While Nvidia seeks to navigate the restrictions by selling underpowered versions of its chips in China, the company is actively committed to strengthening the global ecosystem on which it depends. Its participation in the APEC summit in South Korea (October 28-31) and scheduled meetings with the heads of Samsung Electronics and SK Hynix underscore its strategic dependence on the supply of high-bandwidth memory (HBM), an essential component for AI.

Conclusions: The Ecosystem Challenge and the Objectives of the 15^ Plan

The Chinese attempt to build a national AI technological stack has made undeniable progress, shifting the focus from individual chip efficiency to system power and software optimization.
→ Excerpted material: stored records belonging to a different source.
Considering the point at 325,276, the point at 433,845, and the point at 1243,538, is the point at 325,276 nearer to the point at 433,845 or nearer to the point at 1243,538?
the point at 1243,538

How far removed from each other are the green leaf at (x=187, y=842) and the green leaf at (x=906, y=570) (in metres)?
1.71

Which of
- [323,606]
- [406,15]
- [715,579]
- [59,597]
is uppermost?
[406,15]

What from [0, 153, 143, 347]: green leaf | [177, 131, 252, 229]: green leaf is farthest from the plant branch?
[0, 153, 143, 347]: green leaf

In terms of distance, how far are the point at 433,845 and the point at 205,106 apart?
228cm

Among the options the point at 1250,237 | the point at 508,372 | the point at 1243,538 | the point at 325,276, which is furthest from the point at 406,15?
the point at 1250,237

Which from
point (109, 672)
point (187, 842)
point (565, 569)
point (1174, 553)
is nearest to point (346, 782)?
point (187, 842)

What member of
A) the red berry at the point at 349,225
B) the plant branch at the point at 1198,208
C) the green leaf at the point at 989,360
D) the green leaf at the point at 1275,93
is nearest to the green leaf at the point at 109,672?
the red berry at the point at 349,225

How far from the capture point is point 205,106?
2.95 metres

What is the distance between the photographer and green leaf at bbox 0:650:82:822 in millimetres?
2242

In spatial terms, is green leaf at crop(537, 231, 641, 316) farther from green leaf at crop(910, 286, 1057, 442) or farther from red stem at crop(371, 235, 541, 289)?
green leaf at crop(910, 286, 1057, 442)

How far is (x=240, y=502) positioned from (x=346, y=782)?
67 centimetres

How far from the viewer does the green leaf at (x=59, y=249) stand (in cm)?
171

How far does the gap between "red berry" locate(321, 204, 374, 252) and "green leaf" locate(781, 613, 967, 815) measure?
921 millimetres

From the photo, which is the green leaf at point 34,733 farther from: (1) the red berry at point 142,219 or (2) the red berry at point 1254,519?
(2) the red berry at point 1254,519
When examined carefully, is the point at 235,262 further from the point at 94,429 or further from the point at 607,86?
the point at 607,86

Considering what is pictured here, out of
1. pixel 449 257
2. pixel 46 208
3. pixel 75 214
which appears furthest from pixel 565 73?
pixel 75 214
This is now fully aligned with the CCP's mandate to strengthen original innovation and tackle core key technologies and to coordinate development and security.

However, the road is still long:

1. EUV Lithography: This remains the critical "bottleneck." Without access to ASML machines, China is limited to costly, low-yield techniques like DUV multi-patterning.

2. Software Ecosystem: Despite DeepSeek and others creating new numerical formats, the global industry still largely relies on Nvidia’s CUDA AI programming tools. The Chinese software ecosystem is still weak and not globally standardized.

3. Design Tools (EDA): Chinese designers still heavily rely on American EDA programs (Synopsys, Cadence).

In summary, the Chinese industry, under the threat of sanctions, has responded with ingenuity and unprecedented investment. The strategy is clear: build a comprehensively competitive system by the end of the 15^ Five-Year Plan (2030) and achieve a "significant leap forward in economic, scientific, and technological strength" by 2035. For Beijing, the goal is not only to beat the United States but to ensure national security and technological autonomy, a goal that "simply competitive" hardware is already capable of serving. The Fourth Plenary Session transformed necessity into a binding political mission, making technological decoupling a pillar of Chinese-style modernization.